What is expected: Type out each record word for word. Pictures stay out.

Items listed in a dataset:
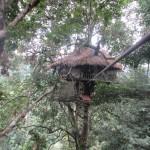 Per Seil in das Baumhaus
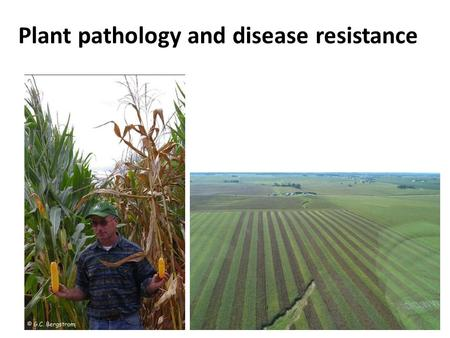 Plant pathology and disease resistance. Who is Alison Robertson?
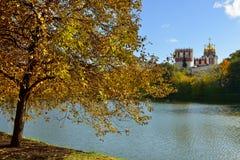 金黄秋天在Novodevichy女修道院公园  莫斯科俄国 免版税库存照片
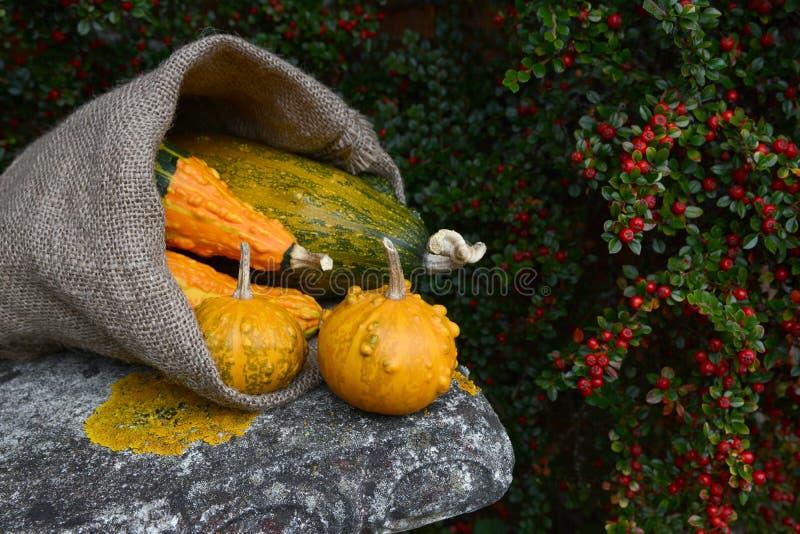 Saco de la arpillera que desborda con las calabazas verrugosas anaranjadas y verdes fotografía de archivo libre de regalías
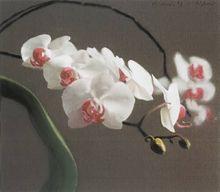 Gerhard RICHTER - Grabado - Orchid IV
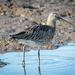 2016 10 11 - Curlew by pixiemac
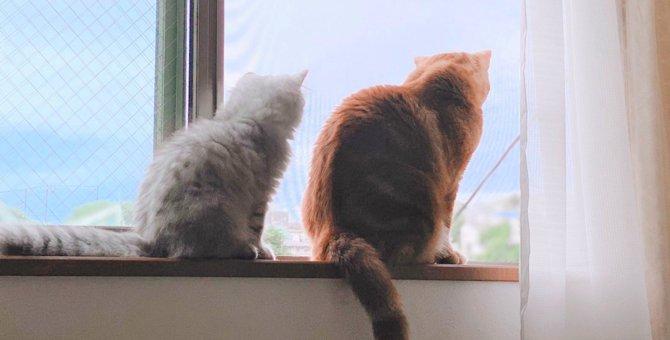 LAYLAの12猫占い【9/7~9/13】のあなたと猫ちゃんの運勢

Response below:
 Per Seil in das Baumhaus
 Plant pathology and disease resistance. Who is Alison Robertson?
 金黄秋天在Novodevichy女修道院公园  莫斯科俄国 免版税库存照片
 Saco de la arpillera que desborda con las calabazas verrugosas anaranjadas y verdes fotografía de archivo libre de regalías
 Gerhard RICHTER - Grabado - Orchid IV
 2016 10 11 - Curlew by pixiemac
 LAYLAの12猫占い【9/7~9/13】のあなたと猫ちゃんの運勢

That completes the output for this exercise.